An instant before the shot is fired, there is a sound.  The subtitles say that that sound is Alba calling her father.  Take that with however many grains of salt you wish; it appears that the filmmakers want us to believe that just as Henry saw his mother die, Alba saw her father shot.  It may be the curse of the time traveler, that the violent death of a parent is an event to which you will be drawn.

We do not know how old Alba is when she sees this.  However, it appears she never tells anyone--does not tell Henry how he dies, does not tell her younger self how it happens.  Since Alba does not seem one for keeping secrets, it seems likely that she never told anyone in the course of the film because she did not know, did not know that her grandfather shot her father before her father was born, in the wood by the meadow where her father and mother always met, until after the last time she saw her father alive, at the zoo.

That means this last time travel event frames the entire story.  When Alba travels to the wood and sees her father shot, she has arrived at the earliest time recorded and departed from the latest, the longest trip in the story, rewriting the entire history of the world for the entire lifetime of her parents to that point, almost fifty years of repeated history.
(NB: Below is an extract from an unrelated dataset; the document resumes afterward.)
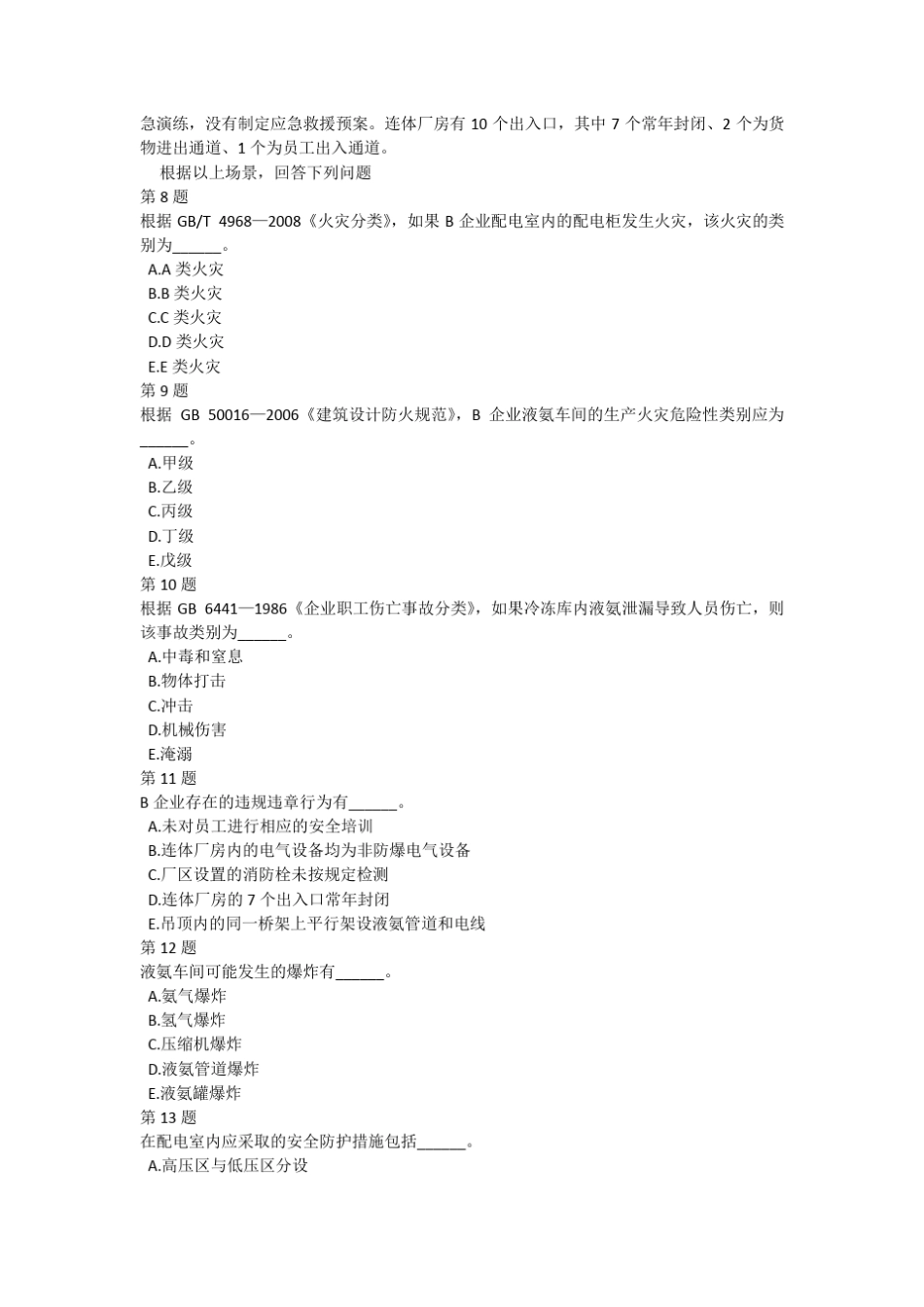 2013年安全工程师《生产事故案例分析》真题及答案解析 _第3页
No one would know it; no one would have any awareness of it.  The only difference of which we are aware is that two hunters heard a sound they did not recognize as the voice of a little girl an instant before it was smothered by the blast of a rifle.  All of history will play out as it did.

Yet Alba will know what happened.  From tales told by her father to her mother, memories from Gomez and Charisse, fragments pulled from her de Tamble grandfather, and her own visits to the past, Alba can reconstruct the entire story in the form of the final history.

The story is not only viable (although barely so), it is even plausible that someone can tell it.

Kudos on an excellent movie that is at least possible in time travel terms.